How To Be A ‘Good Environmentalist’ In India
(Photographer: Neha Sinha)

How To Be A ‘Good Environmentalist’ In India

BloombergQuintOpinion

Everyone is talking about the environment – how the climate is changing, how we should ‘build back better’ after the pandemic, how we must cut down on plastic, clean the oceans, and plant trees. It’s definitely cool to be an environmentalist. But one shouldn’t have any engagements that are any deeper than planting trees and using hashtags. Here are three ways to become a ‘successful’ environmentalist in India.

Make Sure You Are Okay With Conserving Wildlife Without Any Budgets

The new Union Budget is eye-opening.
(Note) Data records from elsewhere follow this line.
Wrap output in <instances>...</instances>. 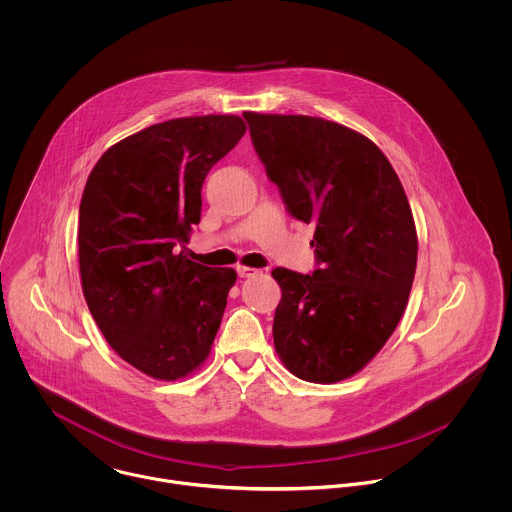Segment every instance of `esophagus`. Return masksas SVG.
<instances>
[{
    "label": "esophagus",
    "mask_w": 512,
    "mask_h": 512,
    "mask_svg": "<svg viewBox=\"0 0 512 512\" xmlns=\"http://www.w3.org/2000/svg\"><path fill=\"white\" fill-rule=\"evenodd\" d=\"M236 272H238V276H240V278H254V276H258V274H260V270L250 268V266H238V268H236Z\"/></svg>",
    "instance_id": "1"
}]
</instances>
It implies that wildlife conservation should happen without money.

Legal advocacy group Legal Initiative for Forests and Environment points out that the new budget gives more money to the silk board than to the tiger. The government takes pride in announcing tiger numbers and the establishment of tiger reserves. For instance, the centre has approved the establishment of India’s 51st tiger reserve in Tamil Nadu (and the state’s fifth such reserve). Yet, despite inflation, the budget for the National Tiger Conservation Authority, which manages tiger reserves, stands reduced. From Rs 10.5 crore last year, it is now Rs 10 crore. While tiger reserves are in states, the NTCA is an important body that oversees best-practice and smooth functioning. For instance, with a tiger contracting coronavirus last year in New York, the NTCA had put in place a protocol to prevent the spread of coronavirus in tiger reserves.

(Photographer: Neha Sinha)
(Photographer: Neha Sinha)

We are still grappling with the full environmental extent of the pandemic, but the government has simultaneously stressed its intention to make budgetary cuts. An office memorandum circulated by the government earlier proposed cutting funds for the National Tiger Conservation Authority, the Wildlife Institute of India, and the Indian Institute of Forest Management among others.

In the new budget, the Wildlife Institute of India’s funds have been cut by about Rs 10 crore and now stands at Rs 25 crore. The intent is to reduce the institute’s mandate – currently engaged as a thinktank that provides autonomous advice to the government on issues of wildlife conservation. The new role envisaged for the WII is to teach and conduct courses.

Also read: Wildlife In All Its Glory, While We Were In Lockdown

Make Sure You Support EIAs Designed To Clear Projects At Any Cost

In a recent glacier break in Uttarakhand—which created a huge flood—several lives were lost. It was clear however that the damage would not have been so rampant if the huge structures were not there. Some of the people trapped were in a tunnel, part of the Tapovan-Vishnugad dam project. The dams themselves were weaponised, as they added to the force of the debris after being swept away by the force of the water. The Tapovan-Vishnugad dam, on Dhauliganga River in Chamoli District, was destroyed.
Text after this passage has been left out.